Ötedeki bir kayıkta şişman, göbekli birisi var. Kılık kıyafeti şehirli.

-“Bu da Apsarılı mı?” diye sordum.

-“Bizim köyden ama..”

-“Aması ne?”

-“O buradan evli.. Köylü onu unuttu bile.”

Yıllardan beri İstanbul’dan, iki kişi hariç, hiç kimse evlenmemiş. Burada parayı kazanır, giden orada evlenirlermiş. Belki, buradan evlenmemek de törelerinde var. İnsanlar yaşayabilmek, rahat edebilmek için, kendi kendilerine ne sıkı töreler koyabiliyorlar. Ben şunu sezdim ki, Apsarılılar buradan evlenenlere öyle iyi gözle bakmayacaklar.

Tatlı sözlü Mehmet Çürük

-“Bu kayıkları sıraya kim sokar?”

-“Nizam ustası.”

-“Nizam ustası kim?”

-“Az önce kayığından indiğiniz adam. İsmail

Aslan.”

-“Birisi sırayı bozarsa ne olur?”

-“Nizam ustası ceza verir.
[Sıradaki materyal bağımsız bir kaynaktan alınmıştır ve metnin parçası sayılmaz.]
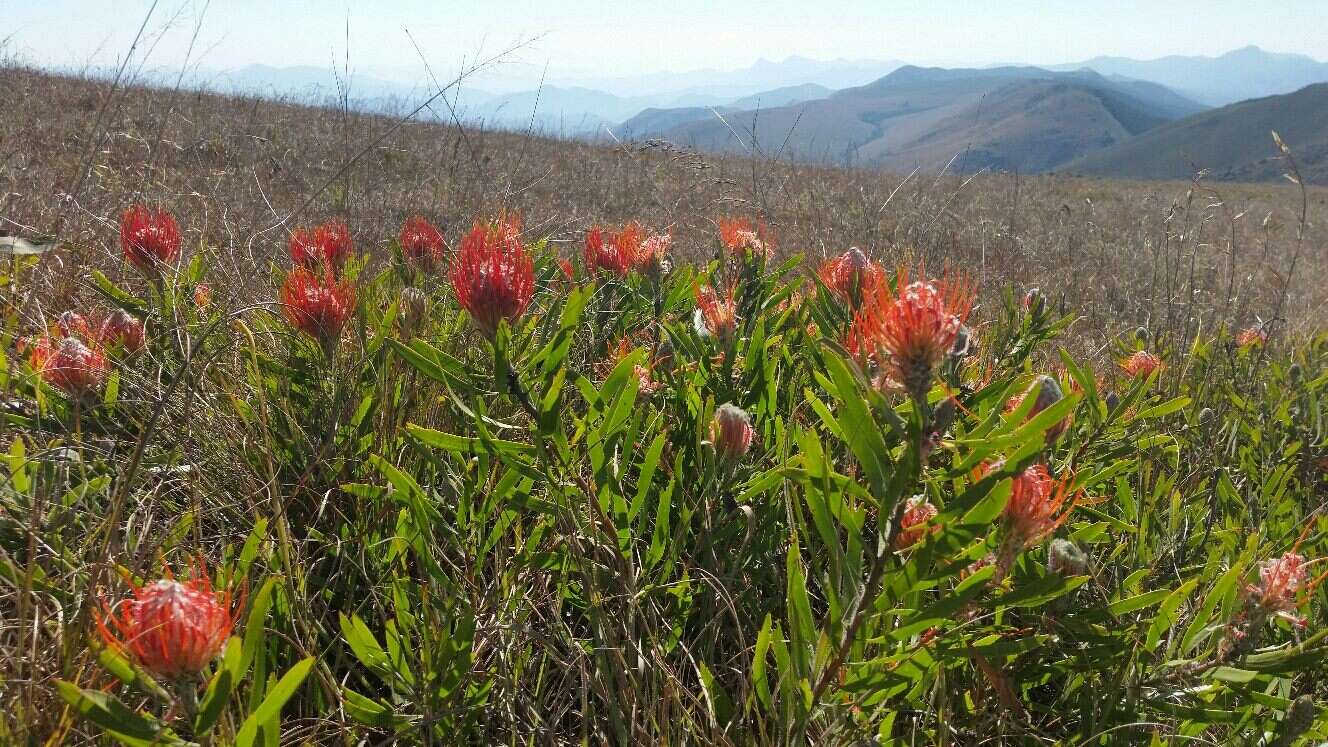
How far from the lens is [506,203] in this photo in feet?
11.2

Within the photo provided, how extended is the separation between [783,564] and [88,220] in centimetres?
276

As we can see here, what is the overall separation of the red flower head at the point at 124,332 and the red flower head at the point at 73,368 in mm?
163

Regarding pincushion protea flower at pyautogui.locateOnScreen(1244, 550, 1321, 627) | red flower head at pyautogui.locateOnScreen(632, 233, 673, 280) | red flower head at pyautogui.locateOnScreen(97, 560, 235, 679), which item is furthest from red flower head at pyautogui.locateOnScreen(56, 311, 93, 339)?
pincushion protea flower at pyautogui.locateOnScreen(1244, 550, 1321, 627)

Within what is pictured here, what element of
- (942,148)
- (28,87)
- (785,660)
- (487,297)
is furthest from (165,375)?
(942,148)

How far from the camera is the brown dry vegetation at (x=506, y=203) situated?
2693mm

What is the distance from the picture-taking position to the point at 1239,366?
7.55 feet

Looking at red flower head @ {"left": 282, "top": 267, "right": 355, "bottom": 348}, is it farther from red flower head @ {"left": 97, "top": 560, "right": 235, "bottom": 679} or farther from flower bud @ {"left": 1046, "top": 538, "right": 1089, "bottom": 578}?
flower bud @ {"left": 1046, "top": 538, "right": 1089, "bottom": 578}

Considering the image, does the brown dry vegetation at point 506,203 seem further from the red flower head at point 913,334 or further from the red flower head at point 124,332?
the red flower head at point 913,334

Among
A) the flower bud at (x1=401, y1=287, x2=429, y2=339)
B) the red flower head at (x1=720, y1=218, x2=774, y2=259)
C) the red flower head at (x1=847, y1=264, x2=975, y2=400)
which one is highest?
the red flower head at (x1=720, y1=218, x2=774, y2=259)

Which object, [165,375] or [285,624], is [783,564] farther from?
[165,375]

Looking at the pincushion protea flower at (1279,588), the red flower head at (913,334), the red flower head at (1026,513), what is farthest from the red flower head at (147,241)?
the pincushion protea flower at (1279,588)

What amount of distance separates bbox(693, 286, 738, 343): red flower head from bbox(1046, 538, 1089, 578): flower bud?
66 cm

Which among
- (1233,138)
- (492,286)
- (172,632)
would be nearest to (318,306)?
(492,286)

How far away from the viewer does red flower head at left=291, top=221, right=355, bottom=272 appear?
1.73m
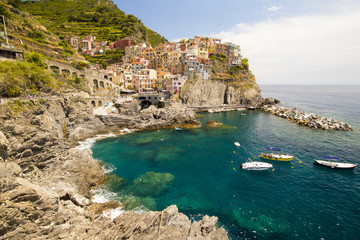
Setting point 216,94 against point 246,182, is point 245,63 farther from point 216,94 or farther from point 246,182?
point 246,182

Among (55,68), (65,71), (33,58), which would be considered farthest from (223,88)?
(33,58)

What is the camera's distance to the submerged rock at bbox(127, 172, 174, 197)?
2167cm

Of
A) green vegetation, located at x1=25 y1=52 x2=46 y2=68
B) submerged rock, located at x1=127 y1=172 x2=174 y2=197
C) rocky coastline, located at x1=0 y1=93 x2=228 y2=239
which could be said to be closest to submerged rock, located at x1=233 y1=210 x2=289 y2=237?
rocky coastline, located at x1=0 y1=93 x2=228 y2=239

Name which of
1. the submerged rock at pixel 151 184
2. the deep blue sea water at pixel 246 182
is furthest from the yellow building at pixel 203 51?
the submerged rock at pixel 151 184

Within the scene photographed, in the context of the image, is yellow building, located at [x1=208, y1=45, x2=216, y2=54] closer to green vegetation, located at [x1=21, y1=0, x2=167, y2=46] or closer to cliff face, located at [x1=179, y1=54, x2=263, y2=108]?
cliff face, located at [x1=179, y1=54, x2=263, y2=108]

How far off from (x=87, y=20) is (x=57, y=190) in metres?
154

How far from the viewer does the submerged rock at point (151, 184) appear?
2167 cm

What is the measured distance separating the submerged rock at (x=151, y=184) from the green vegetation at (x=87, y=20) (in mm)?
117878

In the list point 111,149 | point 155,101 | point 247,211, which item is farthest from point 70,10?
point 247,211

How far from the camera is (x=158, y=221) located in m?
12.3

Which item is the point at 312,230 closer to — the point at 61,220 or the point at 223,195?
the point at 223,195

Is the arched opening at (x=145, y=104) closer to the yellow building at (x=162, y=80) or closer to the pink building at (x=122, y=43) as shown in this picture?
the yellow building at (x=162, y=80)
Yirmi dört saat, nizamı bozanın kayığını karaya çektirir.”

-“Gene dinlemezse?”

-“O zaman İbrahim Reise haber verir.”

-“İbrahim Reis kim?”

-“İşte şurada motoru var. Biz her ay ona bir lira veririz. O da işimizi görür.”

-“İbrahim Reis ne yapar nizamı bozana?”

-“Kayığını bir hafta karaya çektirir.”

-“Gene itlik ederse?”

-“O zaman kayığını alır gider.”

-“Hiç kayığını alan giden oldu mu?”

-“Olmadı.”

Tatlı sözlü Memet Çürük… İşte bir tanesi daha İsmail Aslan. İsmail Aslan altı kardeş. Babadan kalma on beş dönüm tarlası altıya bölünmüş. İsmaile bir avuç toprak kalmış. Oraya da fasulye ekermiş. Elli dönüm olsa ne ki, geçindirir mi ki?

Aşağı yukarı köydeki herkesin toprak durumu böyle.

İsmail’in evi dört göz, üç pencere. İsmail’in burnuna tüten çocukları var. İki kardeşi de başka gurbetlerde.

Apsarı köyünün erkeklerinin hepsi kayığa. İstanbula gelmezler. Başka gurbetlere de giderler. Bu böyle gelmiş, böyle gidecek.

Ve Kadıköy’e, Haydarpaşa’ya inanılmaz kalabalığına Apsarı kıracının çatlama toprağından kuşaklar gelecekler. İlkin denizi görünce başları dönecek, azıcık şaşıracaklar. Sonra kürek çekmeyi, martılara bakmayı, güzel kızları seyretmeyi, onlarla evlenmemeyi, âşık olmamayı, denizin mavisini sevmeyi, yüzmeyi, geniş, sağlam, sağlıklı bedenleriyle, kollarıyla denizi sarmayı öğrenecekler.

Sonra gurbet türküleri düzmeyi öğrenecekler. Sevgililere ucu yanık, ucu telli mektuplar gönderecekler.

Dudaklarında denizin tuzunu, yüzlerinde güneşin tunç yanığını götürecekler köye. Ve İstanbul’dan masallar götürecekler. Deniz ejderhasının, jetlerin, güzel kızların, ulu minarelerin, içine bir köyü koysan alacak kadar büyük apartımanların masalını.

Sonra gide gele, belki de bir gün gelecek Apsarı köyünü unutup gidecekler.

Kimbilir?

EK:

Birinci röportajımda sözünü ettiğim gerdek gecesi evini bırakıp yollara düşen Süleyman okuyuculara merak olmuş. “Bunlar niçin evlendikten hemen sonra yollara düşmek zorunda kalıyorlar?” diye soruyorlar..

Anadolu’da evlenmek en fakiri için de olsa epeyce masraflıdır. Başlık vermek, düğün masrafı iflâhını keser adamın. İşte bu yüzden yeni evlenenler, para kazanmak için, hemen gurbete gitmek zorunda kalırlar.